• **Requirement**:
Output the rows verbatim, beginning with their first line and continuing through the line that contains "26V0H251L238 13L229 66L264", with both of those lines included. Do not include the pictures in your answer.

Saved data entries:
○ ○ ○ ○ ○
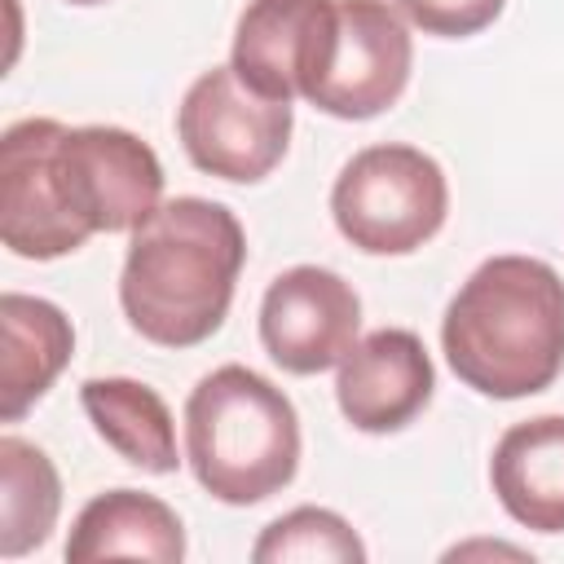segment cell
<instances>
[{
  "mask_svg": "<svg viewBox=\"0 0 564 564\" xmlns=\"http://www.w3.org/2000/svg\"><path fill=\"white\" fill-rule=\"evenodd\" d=\"M70 4H101V0H70Z\"/></svg>",
  "mask_w": 564,
  "mask_h": 564,
  "instance_id": "cell-19",
  "label": "cell"
},
{
  "mask_svg": "<svg viewBox=\"0 0 564 564\" xmlns=\"http://www.w3.org/2000/svg\"><path fill=\"white\" fill-rule=\"evenodd\" d=\"M335 26V0H251L238 13L229 66L264 97L308 101V93L326 75Z\"/></svg>",
  "mask_w": 564,
  "mask_h": 564,
  "instance_id": "cell-9",
  "label": "cell"
},
{
  "mask_svg": "<svg viewBox=\"0 0 564 564\" xmlns=\"http://www.w3.org/2000/svg\"><path fill=\"white\" fill-rule=\"evenodd\" d=\"M62 511V476L53 458L22 441L0 436V555L18 560L48 542Z\"/></svg>",
  "mask_w": 564,
  "mask_h": 564,
  "instance_id": "cell-15",
  "label": "cell"
},
{
  "mask_svg": "<svg viewBox=\"0 0 564 564\" xmlns=\"http://www.w3.org/2000/svg\"><path fill=\"white\" fill-rule=\"evenodd\" d=\"M185 458L216 502L256 507L300 471V414L264 375L216 366L185 401Z\"/></svg>",
  "mask_w": 564,
  "mask_h": 564,
  "instance_id": "cell-4",
  "label": "cell"
},
{
  "mask_svg": "<svg viewBox=\"0 0 564 564\" xmlns=\"http://www.w3.org/2000/svg\"><path fill=\"white\" fill-rule=\"evenodd\" d=\"M154 560L176 564L185 555V524L181 516L141 489H106L84 502V511L70 524L66 560Z\"/></svg>",
  "mask_w": 564,
  "mask_h": 564,
  "instance_id": "cell-12",
  "label": "cell"
},
{
  "mask_svg": "<svg viewBox=\"0 0 564 564\" xmlns=\"http://www.w3.org/2000/svg\"><path fill=\"white\" fill-rule=\"evenodd\" d=\"M79 405L93 423V432L132 467L150 471V476H172L181 467L176 454V419L167 410V401L141 383V379H123V375H106V379H88L79 388Z\"/></svg>",
  "mask_w": 564,
  "mask_h": 564,
  "instance_id": "cell-14",
  "label": "cell"
},
{
  "mask_svg": "<svg viewBox=\"0 0 564 564\" xmlns=\"http://www.w3.org/2000/svg\"><path fill=\"white\" fill-rule=\"evenodd\" d=\"M256 564H286V560H326V564H361L366 542L357 529L326 507H295L260 529L251 546Z\"/></svg>",
  "mask_w": 564,
  "mask_h": 564,
  "instance_id": "cell-16",
  "label": "cell"
},
{
  "mask_svg": "<svg viewBox=\"0 0 564 564\" xmlns=\"http://www.w3.org/2000/svg\"><path fill=\"white\" fill-rule=\"evenodd\" d=\"M436 388L432 357L414 330L383 326L361 335L335 375V401L339 414L370 436H388L410 427Z\"/></svg>",
  "mask_w": 564,
  "mask_h": 564,
  "instance_id": "cell-10",
  "label": "cell"
},
{
  "mask_svg": "<svg viewBox=\"0 0 564 564\" xmlns=\"http://www.w3.org/2000/svg\"><path fill=\"white\" fill-rule=\"evenodd\" d=\"M441 348L480 397L546 392L564 370V278L538 256H489L454 291Z\"/></svg>",
  "mask_w": 564,
  "mask_h": 564,
  "instance_id": "cell-3",
  "label": "cell"
},
{
  "mask_svg": "<svg viewBox=\"0 0 564 564\" xmlns=\"http://www.w3.org/2000/svg\"><path fill=\"white\" fill-rule=\"evenodd\" d=\"M502 511L533 533H564V414L511 423L489 458Z\"/></svg>",
  "mask_w": 564,
  "mask_h": 564,
  "instance_id": "cell-11",
  "label": "cell"
},
{
  "mask_svg": "<svg viewBox=\"0 0 564 564\" xmlns=\"http://www.w3.org/2000/svg\"><path fill=\"white\" fill-rule=\"evenodd\" d=\"M405 22H414L423 35L441 40H467L498 22L507 0H392Z\"/></svg>",
  "mask_w": 564,
  "mask_h": 564,
  "instance_id": "cell-17",
  "label": "cell"
},
{
  "mask_svg": "<svg viewBox=\"0 0 564 564\" xmlns=\"http://www.w3.org/2000/svg\"><path fill=\"white\" fill-rule=\"evenodd\" d=\"M471 551H489V542H476V546H454L445 560H458V555H471ZM494 555H516V560H524V551H516V546H498V542H494Z\"/></svg>",
  "mask_w": 564,
  "mask_h": 564,
  "instance_id": "cell-18",
  "label": "cell"
},
{
  "mask_svg": "<svg viewBox=\"0 0 564 564\" xmlns=\"http://www.w3.org/2000/svg\"><path fill=\"white\" fill-rule=\"evenodd\" d=\"M291 128V101L256 93L234 66L203 70L176 106V137L185 159L198 172L234 185L264 181L286 159Z\"/></svg>",
  "mask_w": 564,
  "mask_h": 564,
  "instance_id": "cell-6",
  "label": "cell"
},
{
  "mask_svg": "<svg viewBox=\"0 0 564 564\" xmlns=\"http://www.w3.org/2000/svg\"><path fill=\"white\" fill-rule=\"evenodd\" d=\"M361 335L357 291L322 264L282 269L260 300V344L286 375H322Z\"/></svg>",
  "mask_w": 564,
  "mask_h": 564,
  "instance_id": "cell-8",
  "label": "cell"
},
{
  "mask_svg": "<svg viewBox=\"0 0 564 564\" xmlns=\"http://www.w3.org/2000/svg\"><path fill=\"white\" fill-rule=\"evenodd\" d=\"M449 212V185L432 154L419 145L383 141L357 150L335 185V229L366 256H410L441 234Z\"/></svg>",
  "mask_w": 564,
  "mask_h": 564,
  "instance_id": "cell-5",
  "label": "cell"
},
{
  "mask_svg": "<svg viewBox=\"0 0 564 564\" xmlns=\"http://www.w3.org/2000/svg\"><path fill=\"white\" fill-rule=\"evenodd\" d=\"M339 26L326 75L308 93V106L335 119H375L410 84L414 44L397 4L388 0H335Z\"/></svg>",
  "mask_w": 564,
  "mask_h": 564,
  "instance_id": "cell-7",
  "label": "cell"
},
{
  "mask_svg": "<svg viewBox=\"0 0 564 564\" xmlns=\"http://www.w3.org/2000/svg\"><path fill=\"white\" fill-rule=\"evenodd\" d=\"M0 335H4V366H0V419L18 423L66 370L75 352L70 317L40 295L4 291L0 300Z\"/></svg>",
  "mask_w": 564,
  "mask_h": 564,
  "instance_id": "cell-13",
  "label": "cell"
},
{
  "mask_svg": "<svg viewBox=\"0 0 564 564\" xmlns=\"http://www.w3.org/2000/svg\"><path fill=\"white\" fill-rule=\"evenodd\" d=\"M163 198L159 154L128 128L18 119L0 137V238L22 260H57L93 234H132Z\"/></svg>",
  "mask_w": 564,
  "mask_h": 564,
  "instance_id": "cell-1",
  "label": "cell"
},
{
  "mask_svg": "<svg viewBox=\"0 0 564 564\" xmlns=\"http://www.w3.org/2000/svg\"><path fill=\"white\" fill-rule=\"evenodd\" d=\"M242 264L247 234L225 203L167 198L128 238L119 273L123 317L159 348H194L220 330Z\"/></svg>",
  "mask_w": 564,
  "mask_h": 564,
  "instance_id": "cell-2",
  "label": "cell"
}]
</instances>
○ ○ ○ ○ ○
• **Solution to this exercise**:
segment cell
<instances>
[{
  "mask_svg": "<svg viewBox=\"0 0 564 564\" xmlns=\"http://www.w3.org/2000/svg\"><path fill=\"white\" fill-rule=\"evenodd\" d=\"M70 4H101V0H70Z\"/></svg>",
  "mask_w": 564,
  "mask_h": 564,
  "instance_id": "cell-19",
  "label": "cell"
},
{
  "mask_svg": "<svg viewBox=\"0 0 564 564\" xmlns=\"http://www.w3.org/2000/svg\"><path fill=\"white\" fill-rule=\"evenodd\" d=\"M335 26V0H251L238 13L229 66L264 97L308 101V93L326 75Z\"/></svg>",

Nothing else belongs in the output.